Nunberg serves as an adjunct full professor at the School of Information at the University of California, Berkeley. Nunberg received his B.A. from Columbia University, his M.A. from the University of Pennsylvania, and his Ph.D. from the City University of New York. He has taught at UCLA, the University of Rome, and the University of Naples. Until 2001, Nunberg was a principal scientist at the Xerox Palo Alto Research Center, working on the development of linguistic technology.

Lorna Hutson

Berry Professor of English Literature
University of St. Andrews, Scotland

Lorna Hutson is a distinguished scholar of English Renaissance literature, whose interests currently focus primarily on the forensic and legal underpinnings of Renaissance poetic fiction. She is particularly interested in the theoretical aspects of feminism, the history of sexuality, rhetoric, historicism, and law, as they relate to the literary works of the sixteenth and seventeenth centuries. Hutson has contributed valued insights on Renaissance literature and drama. She contextualizes the literature and draws on her research of the history, culture, and law of early modern England to produce new understandings of such works.

Hutson has published numerous articles in literary periodicals and contributes frequently to the journal Representations, of which she serves on the editorial board. She is also the author of multiple books, including The Invention of Suspicion: Law and Mimesis in Shakespeare and Renaissance Drama (2007),The Usurer’s Daughter: Male Friendship and Fictions of Women in Sixteenth-Century England (1994), Feminism and Renaissance Studies (1999), andRhetoric and Law in Early Modern Europe (2001). Hutson has also edited Ben Jonson’s Discoveries
(1641) for the forthcoming Cambridge Complete Works of Ben Jonson.

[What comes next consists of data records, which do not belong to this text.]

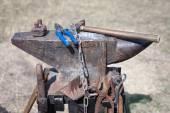 Old anvil with many blacksmith tools — Stock Photo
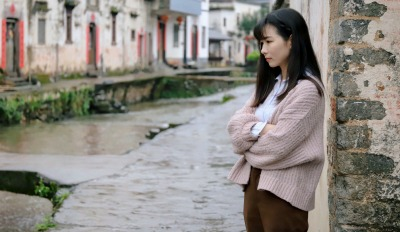 Woman standing by a canal feeling scared of life after divorce.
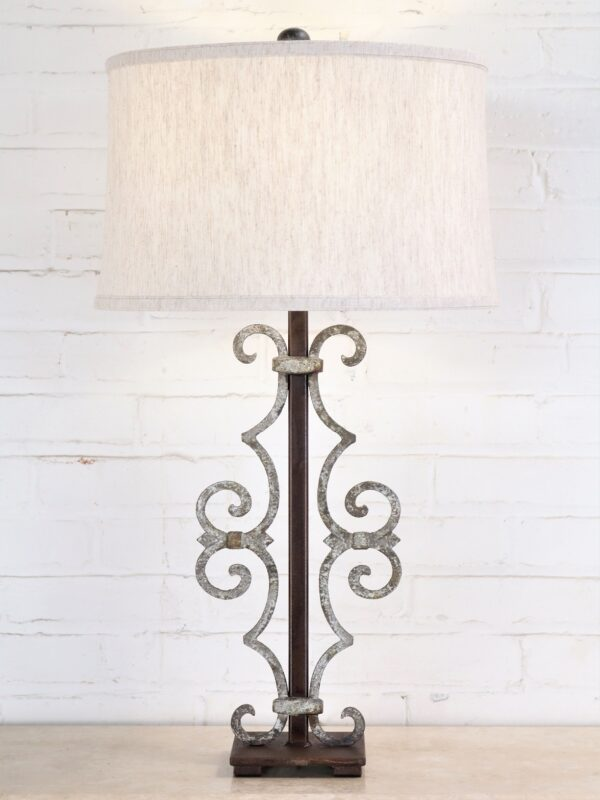 Scroll custom iron table lamp with white, distressed finish on a dark iron base
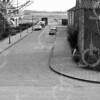 F4246<br /> De ingang van de Wilgenlaan, waar nog maar een paar huizen staan. Later is de Kooiwijk op het leegstaande terrein gebouwd. Op de voorgrond de Rusthofflaan. Foto: ca 1960.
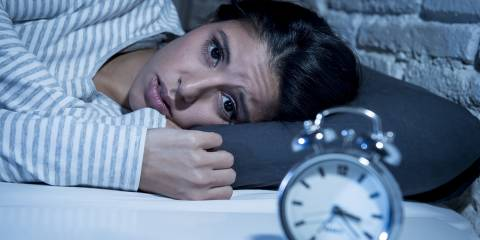 Woman awake in bed with clock in view.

In 2004, Hutson was appointed the Berry Professor of English Literature at the University of St. Andrews in Scotland. She received her B.A. First Class Honors in English Literature and her D.Phil. from Oxford University in 1979 and 1983, respectively. Hutson served as Professor of English at University of Hull, England from 1998-2000, and as Professor of English at the University of California, Berkeley from 2000-2004. Also in 2004, she was awarded a fellowship from the Guggenheim Foundation to write The Invention of Suspicion, now published by Oxford.